James Heppell 1788 – 1861 York
James Heppell was born on 20th March 1788, he was the only surviving son of John Heppell and Agnes Knowlson.
James became a Freeman of York on 1st March 1803, aged only fourteen, after seven years indentured servitude to William Guest, Cordwainer of York. When James was eighteen he married Agnes Pipes. The marriage record, dated 28th April 1806, notes that Agnes is a spinster, but there is evidence to suggest that Agnes had already married. Her maiden name was Knowlson and her first husband was Richard Pipes. They married in 1800 at Stillington, a few miles north of York, when Agnes was just sixteen. I need to find evidence of Richard’s death to be sure Agnes wasn’t marrying bigamously! Agnes’s maiden name of Knowlson is evidenced on the baptism record of their eldest son, John Heppell, born in the first year of their marriage. James and Agnes went on to have another four children; William, Jeffrey, Robert and Agnes.
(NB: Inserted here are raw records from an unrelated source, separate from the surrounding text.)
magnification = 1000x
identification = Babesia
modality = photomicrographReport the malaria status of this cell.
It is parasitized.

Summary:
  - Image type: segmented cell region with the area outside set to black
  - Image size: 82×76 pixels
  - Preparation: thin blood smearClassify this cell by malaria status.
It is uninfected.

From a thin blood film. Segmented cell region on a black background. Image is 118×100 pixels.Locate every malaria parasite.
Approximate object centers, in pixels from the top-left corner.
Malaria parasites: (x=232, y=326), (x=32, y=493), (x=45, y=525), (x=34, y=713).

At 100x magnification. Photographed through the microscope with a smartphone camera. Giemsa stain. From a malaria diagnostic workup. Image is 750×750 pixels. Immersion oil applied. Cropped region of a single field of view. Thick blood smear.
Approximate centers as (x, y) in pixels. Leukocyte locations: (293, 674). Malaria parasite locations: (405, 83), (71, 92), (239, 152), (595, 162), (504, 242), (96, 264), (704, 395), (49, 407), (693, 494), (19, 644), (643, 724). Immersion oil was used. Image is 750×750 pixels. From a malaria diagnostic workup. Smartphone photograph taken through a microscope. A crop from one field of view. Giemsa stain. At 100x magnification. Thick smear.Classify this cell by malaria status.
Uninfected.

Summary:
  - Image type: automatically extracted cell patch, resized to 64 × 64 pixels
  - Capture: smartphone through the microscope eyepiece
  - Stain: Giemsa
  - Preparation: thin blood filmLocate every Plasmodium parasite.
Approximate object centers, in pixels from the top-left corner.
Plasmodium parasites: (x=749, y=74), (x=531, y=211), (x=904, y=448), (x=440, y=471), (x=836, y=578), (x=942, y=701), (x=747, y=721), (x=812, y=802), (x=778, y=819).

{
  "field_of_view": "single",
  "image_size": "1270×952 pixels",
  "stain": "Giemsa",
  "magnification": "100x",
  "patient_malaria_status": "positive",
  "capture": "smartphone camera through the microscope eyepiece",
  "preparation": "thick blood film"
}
James and Agnes made their home in Palmer Lane which is part of the Hungate area in the centre of York, very close to the River Foss. In the early 1800’s this area of York was heavily populated by working class people crammed together in poor quality housing. Many had come to York in search of employment with the railways and the chocolate factories so the area had become built up with cheap housing, lodgings and ale houses. James may have been a frequenter of the ale houses, for in 1826 he was charged with being an idle and disorderly person, refusing to work for his wife and family, and by doing so they had become chargeable to their parish. James was sent to the house of correction with a sentence of one months hard labour. This must have taught James a hard lesson as soon after he became a member of the Total Abstinence Society! On the 1841 census he was working as a shoemaker but by 1851 he was running a grocery shop in nearby Hungate with Agnes. After her death in 1854 he returned to his former trade of shoemaker. James appears on the 1861 census as a visitor to his son Jeffrey’s home in Hungate. He may have been living with the family, perhaps in ill health, as he died on 6th May 1861, shortly after the census was taken.
James was survived by four sons; John, William, Jeffrey and Robert, but sadly, daughter Agnes died in 1844, two years after her marriage to John Todd.